Results. Question Q1 concerns aspects related to the support given by the tools in getting an overview of all relevant information. Users, in this respect, recognized that both Explass and RECAP provided a more comprehensive overview than RelFinder; indeed, Explass and RECAP, via path patterns, provide a more concise overview of all paths interlinking the input pair while RelFinder only shows (the merge of) all paths. This aspect was found particularly problematic by users that were asked to evaluate the tools on pairs like (B. Obama, J. W. Bush) and (J. Kirby, I. Man) linked by a large number of paths. As for Q2, which is about the easiness of finding information, participants rated RelFinder and RECAP better than Explass. In particular, participants found useful the RECAP functionality that provides a short description of the input entities (see Fig. 13(a)). Question Q3 is about functionalities of the tool that synthesize the results. In this case, RECAP and Explass were considered better than RelFinder. The visualization of unfiltered explanations (e.g., explanations including all paths) provided by the latter required some effort. On the other hand, Explass by default groups together paths belonging to the same pattern. One of the features appreciated was the ability of RECAP to control the amount of information visually shown. In fact, the RECAP functionalities allowing to show, for instance, the most informative path or the top-k most informative paths, allowed to cope with the visual overload of pairs of entities linked by a large number of paths. Q4–Q5 are about the support that the tools give to complete the task. In this case, Explass and RECAP offered more support than RelFinder. The main reason was the fact that this latter tool only allows to visualize a single type of explanation (all paths) while the other tools offered more features. RECAP was considered a more comprehensive solution also due to the fact that it allows to discover additional entities (via the query by relatedness functionality) that share a given relatedness perspective. Question Q6 was about running time. In this case, Explass was considered the least compelling system. The inter-annotator agreement, computed as the mean correlation between each pair of raters was of 0.85. RECAP was judged higher than the other two systems in all questions via LSD post-hoc tests ( $p < 0.05$ ).
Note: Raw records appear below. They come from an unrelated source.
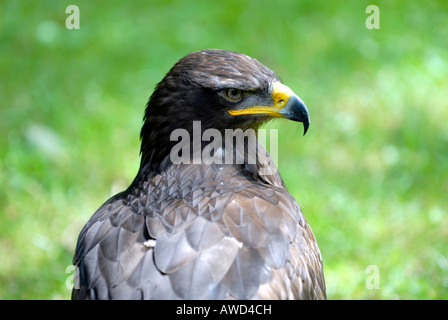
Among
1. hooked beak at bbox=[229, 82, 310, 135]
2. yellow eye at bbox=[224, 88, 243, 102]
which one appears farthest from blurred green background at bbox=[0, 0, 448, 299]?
yellow eye at bbox=[224, 88, 243, 102]

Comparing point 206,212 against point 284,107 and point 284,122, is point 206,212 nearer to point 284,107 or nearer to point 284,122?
point 284,107

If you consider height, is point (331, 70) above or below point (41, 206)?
above

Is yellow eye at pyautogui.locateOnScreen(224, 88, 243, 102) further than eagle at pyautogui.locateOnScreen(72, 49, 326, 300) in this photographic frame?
Yes

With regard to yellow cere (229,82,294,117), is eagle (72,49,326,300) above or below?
below

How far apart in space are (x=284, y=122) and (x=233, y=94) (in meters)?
3.06

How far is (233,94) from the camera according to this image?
3984 mm

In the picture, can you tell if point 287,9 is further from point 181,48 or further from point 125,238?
point 125,238

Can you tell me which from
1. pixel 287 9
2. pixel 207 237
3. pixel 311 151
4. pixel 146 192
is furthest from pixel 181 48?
pixel 207 237

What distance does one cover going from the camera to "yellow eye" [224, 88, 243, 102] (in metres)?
3.96

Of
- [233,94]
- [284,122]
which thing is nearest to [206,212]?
[233,94]

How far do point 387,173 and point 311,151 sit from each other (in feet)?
2.47

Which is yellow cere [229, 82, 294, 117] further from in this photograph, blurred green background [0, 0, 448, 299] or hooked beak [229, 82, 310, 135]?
blurred green background [0, 0, 448, 299]

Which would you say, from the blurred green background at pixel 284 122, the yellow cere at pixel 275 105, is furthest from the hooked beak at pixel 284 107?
the blurred green background at pixel 284 122
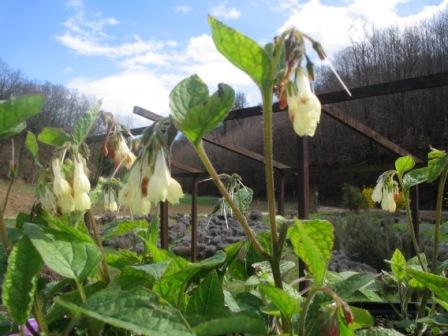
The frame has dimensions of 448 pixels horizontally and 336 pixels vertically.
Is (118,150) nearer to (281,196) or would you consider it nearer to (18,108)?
(18,108)

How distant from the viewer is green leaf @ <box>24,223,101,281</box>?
0.49 m

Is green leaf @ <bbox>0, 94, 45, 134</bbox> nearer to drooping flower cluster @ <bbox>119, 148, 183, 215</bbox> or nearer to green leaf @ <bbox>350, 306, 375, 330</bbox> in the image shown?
drooping flower cluster @ <bbox>119, 148, 183, 215</bbox>

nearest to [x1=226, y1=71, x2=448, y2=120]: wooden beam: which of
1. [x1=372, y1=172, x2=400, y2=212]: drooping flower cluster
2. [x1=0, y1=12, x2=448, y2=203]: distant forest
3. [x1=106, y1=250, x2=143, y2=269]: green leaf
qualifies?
[x1=372, y1=172, x2=400, y2=212]: drooping flower cluster

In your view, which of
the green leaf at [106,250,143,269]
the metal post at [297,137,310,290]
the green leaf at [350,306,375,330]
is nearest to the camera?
the green leaf at [350,306,375,330]

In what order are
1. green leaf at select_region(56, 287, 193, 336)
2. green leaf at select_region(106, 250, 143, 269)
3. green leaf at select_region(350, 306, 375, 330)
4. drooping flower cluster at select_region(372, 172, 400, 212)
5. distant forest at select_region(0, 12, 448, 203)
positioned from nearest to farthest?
green leaf at select_region(56, 287, 193, 336), green leaf at select_region(350, 306, 375, 330), green leaf at select_region(106, 250, 143, 269), drooping flower cluster at select_region(372, 172, 400, 212), distant forest at select_region(0, 12, 448, 203)

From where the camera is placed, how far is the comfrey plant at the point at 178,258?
0.46 meters

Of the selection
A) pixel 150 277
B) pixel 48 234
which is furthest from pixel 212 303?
pixel 48 234

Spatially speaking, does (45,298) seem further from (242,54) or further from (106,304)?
(242,54)

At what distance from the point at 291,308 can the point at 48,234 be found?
27 cm

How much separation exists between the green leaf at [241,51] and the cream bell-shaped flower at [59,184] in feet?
0.98

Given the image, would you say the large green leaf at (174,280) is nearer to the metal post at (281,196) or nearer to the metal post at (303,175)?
the metal post at (303,175)

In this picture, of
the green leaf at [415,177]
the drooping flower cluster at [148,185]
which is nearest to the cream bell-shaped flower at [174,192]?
the drooping flower cluster at [148,185]

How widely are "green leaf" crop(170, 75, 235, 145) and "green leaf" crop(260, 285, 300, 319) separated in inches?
6.6

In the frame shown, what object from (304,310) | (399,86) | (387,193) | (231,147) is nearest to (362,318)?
(304,310)
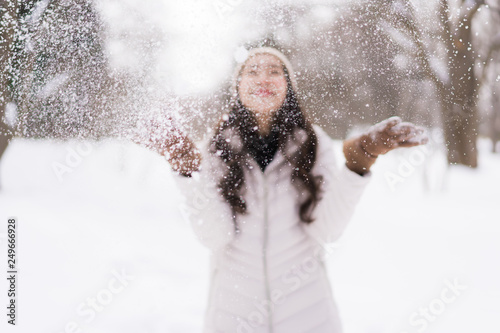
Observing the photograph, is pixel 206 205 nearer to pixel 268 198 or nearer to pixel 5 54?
pixel 268 198

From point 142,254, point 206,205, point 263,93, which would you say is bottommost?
point 142,254

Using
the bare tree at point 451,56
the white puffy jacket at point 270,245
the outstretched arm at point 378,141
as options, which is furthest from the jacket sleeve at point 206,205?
the bare tree at point 451,56

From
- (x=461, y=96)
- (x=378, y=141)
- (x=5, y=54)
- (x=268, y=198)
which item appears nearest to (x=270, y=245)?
(x=268, y=198)

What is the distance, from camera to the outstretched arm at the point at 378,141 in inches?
10.8

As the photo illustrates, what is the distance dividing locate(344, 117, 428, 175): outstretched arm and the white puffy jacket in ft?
0.06

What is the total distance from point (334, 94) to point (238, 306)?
0.83 feet

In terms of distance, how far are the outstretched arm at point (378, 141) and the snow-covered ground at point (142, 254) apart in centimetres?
5

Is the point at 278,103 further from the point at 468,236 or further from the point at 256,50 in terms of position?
the point at 468,236

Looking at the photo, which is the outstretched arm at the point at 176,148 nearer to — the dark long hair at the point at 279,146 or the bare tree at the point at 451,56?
the dark long hair at the point at 279,146

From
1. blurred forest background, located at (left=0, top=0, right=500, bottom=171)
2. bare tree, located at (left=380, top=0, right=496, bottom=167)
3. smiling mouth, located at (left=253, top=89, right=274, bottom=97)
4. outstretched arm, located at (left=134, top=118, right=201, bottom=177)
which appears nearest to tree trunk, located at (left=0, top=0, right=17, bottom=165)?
blurred forest background, located at (left=0, top=0, right=500, bottom=171)

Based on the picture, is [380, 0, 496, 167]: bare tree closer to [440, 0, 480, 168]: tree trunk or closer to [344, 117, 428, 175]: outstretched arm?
[440, 0, 480, 168]: tree trunk

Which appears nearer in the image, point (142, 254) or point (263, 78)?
point (263, 78)

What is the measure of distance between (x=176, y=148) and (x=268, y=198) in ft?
0.36

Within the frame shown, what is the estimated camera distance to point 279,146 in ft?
1.09
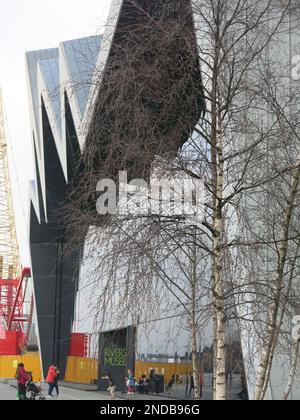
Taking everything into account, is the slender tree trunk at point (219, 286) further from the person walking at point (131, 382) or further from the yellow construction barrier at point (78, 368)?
the person walking at point (131, 382)

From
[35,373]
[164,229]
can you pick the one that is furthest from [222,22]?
[35,373]

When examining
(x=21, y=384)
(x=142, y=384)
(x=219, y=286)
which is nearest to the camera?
(x=219, y=286)

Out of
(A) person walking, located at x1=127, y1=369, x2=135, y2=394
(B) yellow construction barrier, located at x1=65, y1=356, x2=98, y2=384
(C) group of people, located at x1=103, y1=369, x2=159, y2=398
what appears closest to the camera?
(C) group of people, located at x1=103, y1=369, x2=159, y2=398

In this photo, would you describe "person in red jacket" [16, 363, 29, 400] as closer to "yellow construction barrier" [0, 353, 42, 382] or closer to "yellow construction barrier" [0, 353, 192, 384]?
"yellow construction barrier" [0, 353, 192, 384]

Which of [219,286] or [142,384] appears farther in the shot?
[142,384]

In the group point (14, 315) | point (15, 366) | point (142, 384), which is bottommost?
point (15, 366)

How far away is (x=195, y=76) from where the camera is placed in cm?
738

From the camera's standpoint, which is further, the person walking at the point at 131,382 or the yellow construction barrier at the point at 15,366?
the yellow construction barrier at the point at 15,366

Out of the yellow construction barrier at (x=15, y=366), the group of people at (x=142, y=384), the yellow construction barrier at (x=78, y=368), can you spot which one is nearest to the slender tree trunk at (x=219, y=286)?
the yellow construction barrier at (x=78, y=368)

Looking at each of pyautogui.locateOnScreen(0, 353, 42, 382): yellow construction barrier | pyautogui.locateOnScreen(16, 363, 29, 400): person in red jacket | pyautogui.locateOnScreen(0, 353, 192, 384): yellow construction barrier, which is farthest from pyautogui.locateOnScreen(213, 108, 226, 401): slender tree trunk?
pyautogui.locateOnScreen(0, 353, 42, 382): yellow construction barrier

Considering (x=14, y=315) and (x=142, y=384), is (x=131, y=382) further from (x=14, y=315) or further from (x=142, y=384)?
(x=14, y=315)

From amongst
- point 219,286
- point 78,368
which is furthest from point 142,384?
point 219,286

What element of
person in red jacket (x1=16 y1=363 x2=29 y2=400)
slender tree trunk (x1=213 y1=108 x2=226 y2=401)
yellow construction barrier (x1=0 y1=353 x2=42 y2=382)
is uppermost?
slender tree trunk (x1=213 y1=108 x2=226 y2=401)
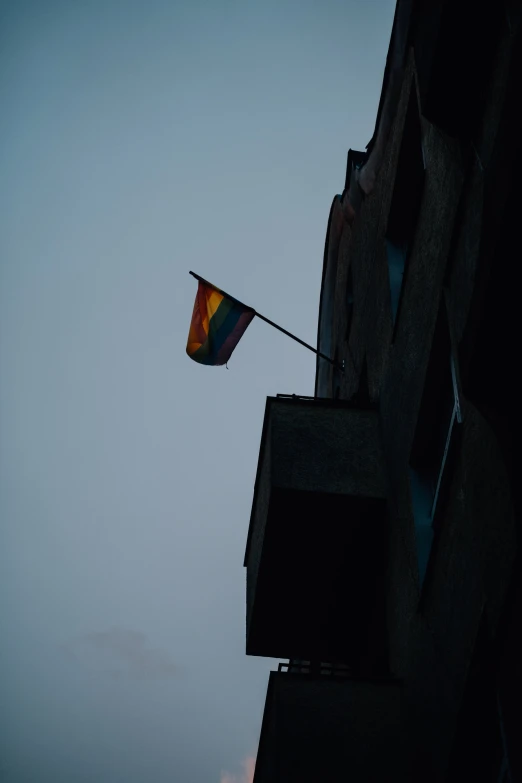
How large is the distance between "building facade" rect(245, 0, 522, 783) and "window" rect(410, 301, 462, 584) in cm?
2

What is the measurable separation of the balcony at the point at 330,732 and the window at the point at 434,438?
115 cm

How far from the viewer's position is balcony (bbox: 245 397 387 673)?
888 cm

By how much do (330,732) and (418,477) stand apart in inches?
91.7

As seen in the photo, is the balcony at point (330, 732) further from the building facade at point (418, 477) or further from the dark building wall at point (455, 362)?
the dark building wall at point (455, 362)

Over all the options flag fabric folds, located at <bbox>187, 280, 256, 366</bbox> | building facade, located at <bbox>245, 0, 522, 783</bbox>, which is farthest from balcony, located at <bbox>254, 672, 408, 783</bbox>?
flag fabric folds, located at <bbox>187, 280, 256, 366</bbox>

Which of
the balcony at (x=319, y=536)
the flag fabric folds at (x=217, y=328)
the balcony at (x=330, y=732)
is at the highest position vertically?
the flag fabric folds at (x=217, y=328)

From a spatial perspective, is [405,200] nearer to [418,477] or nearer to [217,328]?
[418,477]

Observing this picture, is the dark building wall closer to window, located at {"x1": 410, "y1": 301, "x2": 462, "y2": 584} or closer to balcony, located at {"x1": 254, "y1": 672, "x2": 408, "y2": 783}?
window, located at {"x1": 410, "y1": 301, "x2": 462, "y2": 584}

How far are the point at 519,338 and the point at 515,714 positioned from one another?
82.8 inches

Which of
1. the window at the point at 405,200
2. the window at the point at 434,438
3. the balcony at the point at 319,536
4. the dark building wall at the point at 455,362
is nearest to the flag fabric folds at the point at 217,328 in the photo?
the dark building wall at the point at 455,362

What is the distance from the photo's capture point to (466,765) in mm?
6109

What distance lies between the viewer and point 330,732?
7145 millimetres

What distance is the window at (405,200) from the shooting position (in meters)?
9.22

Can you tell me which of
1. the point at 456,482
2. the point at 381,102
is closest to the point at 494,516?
the point at 456,482
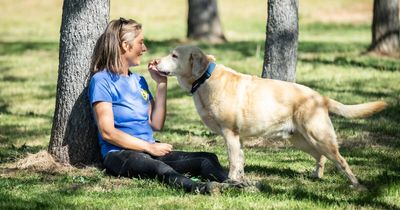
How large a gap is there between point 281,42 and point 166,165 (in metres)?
3.59

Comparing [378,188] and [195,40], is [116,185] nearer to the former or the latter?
[378,188]

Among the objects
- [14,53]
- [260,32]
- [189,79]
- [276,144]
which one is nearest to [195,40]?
[14,53]

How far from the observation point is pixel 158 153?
6.91 meters

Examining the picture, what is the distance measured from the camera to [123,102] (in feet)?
22.9

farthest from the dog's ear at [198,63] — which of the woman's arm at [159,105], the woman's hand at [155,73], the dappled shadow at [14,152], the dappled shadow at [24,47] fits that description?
the dappled shadow at [24,47]

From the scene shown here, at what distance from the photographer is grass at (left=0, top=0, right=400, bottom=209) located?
234 inches

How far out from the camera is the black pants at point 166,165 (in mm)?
6570

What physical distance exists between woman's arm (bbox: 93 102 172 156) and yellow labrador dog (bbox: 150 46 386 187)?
2.11ft

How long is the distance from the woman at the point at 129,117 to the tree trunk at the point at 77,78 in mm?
274

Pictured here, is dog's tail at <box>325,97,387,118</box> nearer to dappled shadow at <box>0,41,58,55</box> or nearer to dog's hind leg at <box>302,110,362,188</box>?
dog's hind leg at <box>302,110,362,188</box>

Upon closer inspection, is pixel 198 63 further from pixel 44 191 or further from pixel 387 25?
pixel 387 25

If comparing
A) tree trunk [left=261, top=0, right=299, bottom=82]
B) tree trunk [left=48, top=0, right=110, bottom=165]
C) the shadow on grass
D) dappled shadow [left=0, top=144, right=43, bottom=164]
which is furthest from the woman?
tree trunk [left=261, top=0, right=299, bottom=82]

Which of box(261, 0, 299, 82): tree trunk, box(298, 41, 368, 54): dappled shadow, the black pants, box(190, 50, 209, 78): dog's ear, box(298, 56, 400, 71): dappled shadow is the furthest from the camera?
box(298, 41, 368, 54): dappled shadow

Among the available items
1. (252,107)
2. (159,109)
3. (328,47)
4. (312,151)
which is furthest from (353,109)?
(328,47)
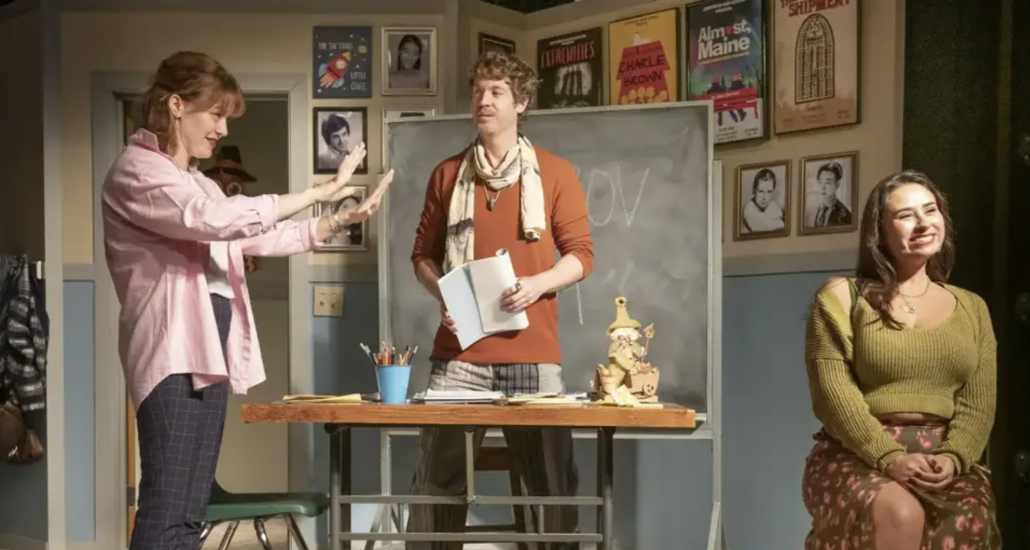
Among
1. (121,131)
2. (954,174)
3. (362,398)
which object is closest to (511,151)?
(362,398)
Combining multiple KGs. Users also were asked to test the capability of RECAP in combining knowledge from DBpedia and Yago. In particular, starting from entities in DBpedia, the tool can look at owl:sameAs links to find the corresponding Yago entities. Then it can merge the explanations obtained from the two KGs. Users (∼75%) perceived the combination of multiple KGs as very useful for more comprehensive explanations. This is especially true when KGs cover the same domain with different levels of detail (DBpedia was judged more comprehensive than Yago). The combination also produces graphs of a bigger size. Indeed, the functionality of RECAP allowing to filter information to be included into an explanation was judged very useful (participants thought that the merge of paths $E^{\cup}$ was big already with $k = 2$ ).

8. Related work

We review related work along different perspectives. Our analysis ranges from techniques to build explanations and/or similar notions to implemented tools.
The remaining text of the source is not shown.